Großer Abschied für Kreisbrandmeister Andree Hoffbuhr

Abschied, Auszeichnungen und Ernennungen (von links): Stellvertretender Kreisbrandmeister Mathias Sielmann, Andreas Aßmann, Bürgermeister Arno Schilling (Bad Zwischenahn), Bürgermeisterin Petra Lausch (Edewecht) Landrat Jörg Bensberg, Marcel Meyer, Henning Hinrichs, Stellvertretender Kreisbrandmeister Jürgen Scheel, Torben Wefer, der ehemalige Kreisbrandmeister Andree Hoffbuhr und Kreisbrandmeister Friedrich Delmenhorst. Abschied, Auszeichnungen und Ernennungen (von links): Stellvertretender Kreisbrandmeister Mathias Sielmann, Andreas Aßmann, Bürgermeister Arno Schilling (Bad Zwischenahn), Bürgermeisterin Petra Lausch (Edewecht) Landrat Jörg Bensberg, Marcel Meyer, Henning Hinrichs, Stellvertretender Kreisbrandmeister Jürgen Scheel, Torben Wefer, der ehemalige Kreisbrandmeister Andree Hoffbuhr und Kreisbrandmeister Friedrich Delmenhorst. Christian Quapp

Nach sechs Jahren war für Kreisbrandmeister Andree Hoffbuhr Schluss. Am Freitag wurde er in der Technischen Zentrale in Elmendorf verabschiedet.

Ammerland /Elmendorf Sechs Jahre lang war Andree Hoffbuhr Kreisbrandmeister im Ammerland. Mit 63 Jahren wechselte er jetzt in die Altersabteilung. Die Anhebung der Altersgrenze für den aktiven Dienst in der Freiwilligen Feuerwehr in Niedersachsen auf 67 Jahre hatte er immer kritisch gesehen – und so war für Hoffbuhr klar, dass auch für ihn mit 63 Jahren Schluss ist.

 

großer abschied

Die förmliche Entlassungsurkunde hatte Landrat Jörg Bensberg Hoffbuhr bereits im kleinen Kreis überreicht – beim ersten „Bier- und Bratwurstabend“ des Kreisfeuerwehrverbandes seit langer Zeit am Freitagabend in der Technischen Zentrale in Elmendorf konnten sich auch viele Kameradinnen und Kameraden von Hoffbuhr verabschieden. Das in größerem Rahmen tun zu können, war besonders für Nachfolger Friedrich Delmenhorst wichtig. Endlich wieder persönlich ins Gespräch kommen zu können sei wertvoll, auch wenn die Feuerwehren die Corona-Zeit gut überstanden hätten, so Delmenhorst. Landrat Bensberg ließ es sich ebenfalls nicht nehmen, Hoffbuhr noch einmal öffentlich zu würdigen.

Viele Veränderungen

In eineinhalb Jahren als Stellvertreter und sechs Jahren als Kreisbrandmeister habe Hoffbuhr viele Veränderungen gestaltet. Die Atemschutzwerkstatt in der TZ und zahlreiche neue Fahrzeuge seien in seiner Zeit gekommen. Die Frage der Hygiene, die Gesundheit der Kameradinnen und Kameraden sowie die Ausbildung hätten für den Kreisbrandmeister immer ganz oben gestanden, erinnerte Bensberg.

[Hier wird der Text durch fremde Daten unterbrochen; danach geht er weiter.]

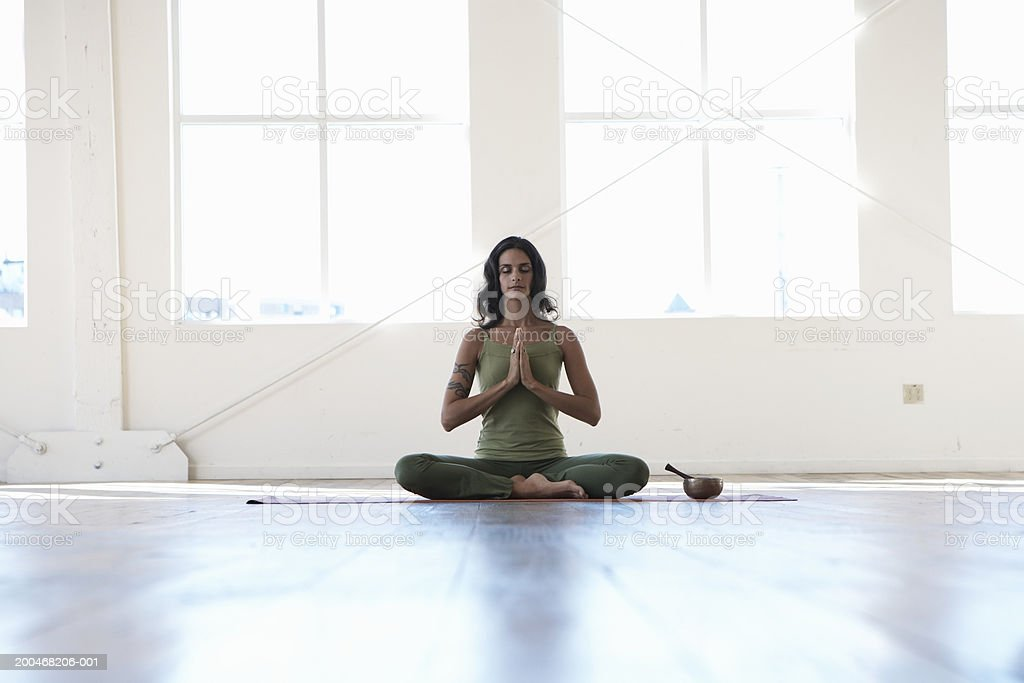 Young woman sitting in lotus position, meditating, eyes closed stock photo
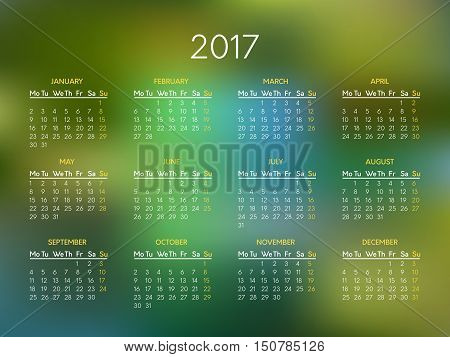 Vector calendar for 2017 year with abstract green blurred background. Week starts on monday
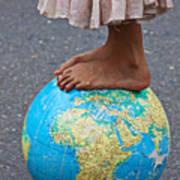 Young Woman Standing On Globe Art Print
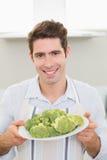 Усмехаясь человек держа плиту брокколи в кухне Стоковые Изображения RF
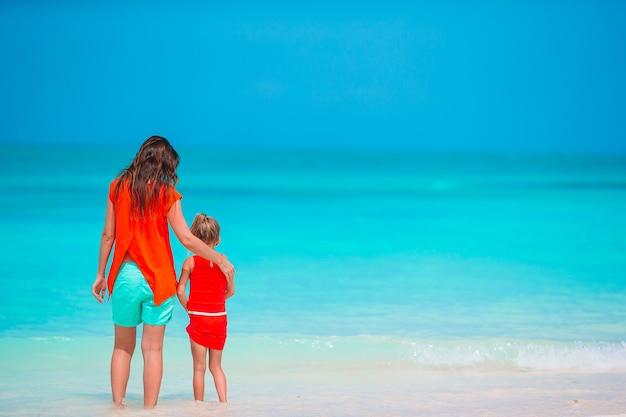 Piękna matka i córka na karaibskiej plaży, ciesząc się wakacjami.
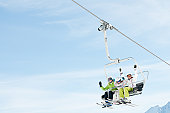 Happy female skiers on ski lift, space for text.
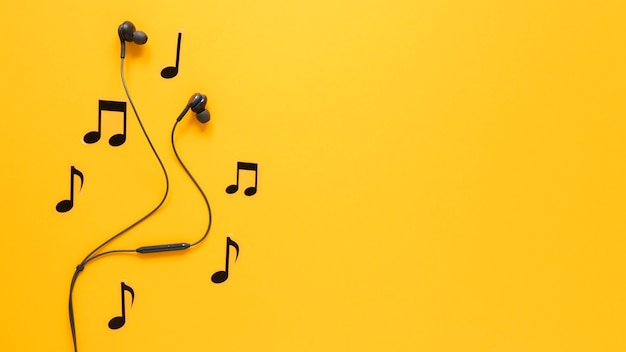 Musical notes and earphones with copy space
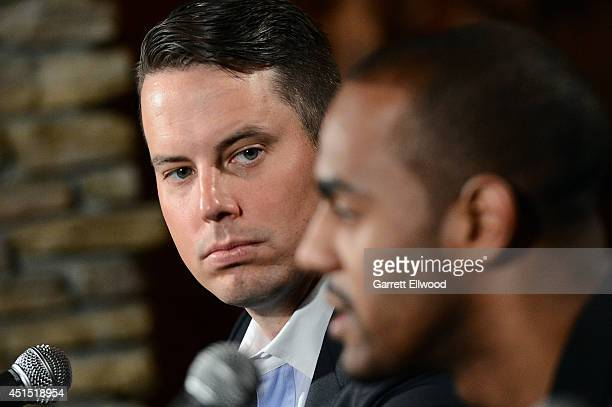 President Josh Kroenke listens to Arron Afflalo of the Denver Nuggets talk to the media during a press conference on June 30 2014 at the Pepsi Center...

„Du bist nicht der Lauteste auf dem Gelände, aber du hast es immer geschafft, dir Gehör zu verschaffen“, so Bensberg. Gleichzeitig sei Hoffbuhr Teamplayer, habe nie alleine entschieden und sich durch Argumente immer überzeugen lassen. Auch Petra Lausch, Bürgermeisterin von Hoffbuhrs Heimatgemeinde Edewecht, würdigte seine Leistungen. „Durchschlafen ohne Pieper und Einsätze wird sicher ungewohnt sein“, meinte Lausch, die Hoffbuhr wie zuvor Bensberg für die Zukunft vor allem Gesundheit wünschte. Weil die offiziellen Vertreter des Oldenburgischen Feuerwehrverbandes am Freitagabend verhindert waren – teilweise durch Einsätze – gab es eine Premiere. Der Sprecher der Getreuen im OFV, also der Ehrenmitglieder, überbrachte Dank und Glückwünsche – passend in diesem Fall, denn es handelt sich um Johann Westendorf, Hoffbuhrs Vorgänger als Kreisbrandmeister.

Team im Vordergrund

Hoffbuhr selbst wollte sich gar nicht so gerne als „Special Guest“ sehen, wie ihn Friedrich Delmenhorst angekündigt hatte. „Das alles war nicht meine Arbeit, es war unsere Arbeit“, sagte er. „Es war das Team, wir haben gute Leute in der Kreisfeuerwehr und in der technischen Zentrale.“ Und auch mit seinem Nachfolger und den Stellvertretern Jürgen Scheel und Mathias Sielmann ist Hoffbuhr glücklich. „Wir haben gute Leute gewählt, es geht nicht genauso gut weiter, es geht sogar besser weiter“, versprach er.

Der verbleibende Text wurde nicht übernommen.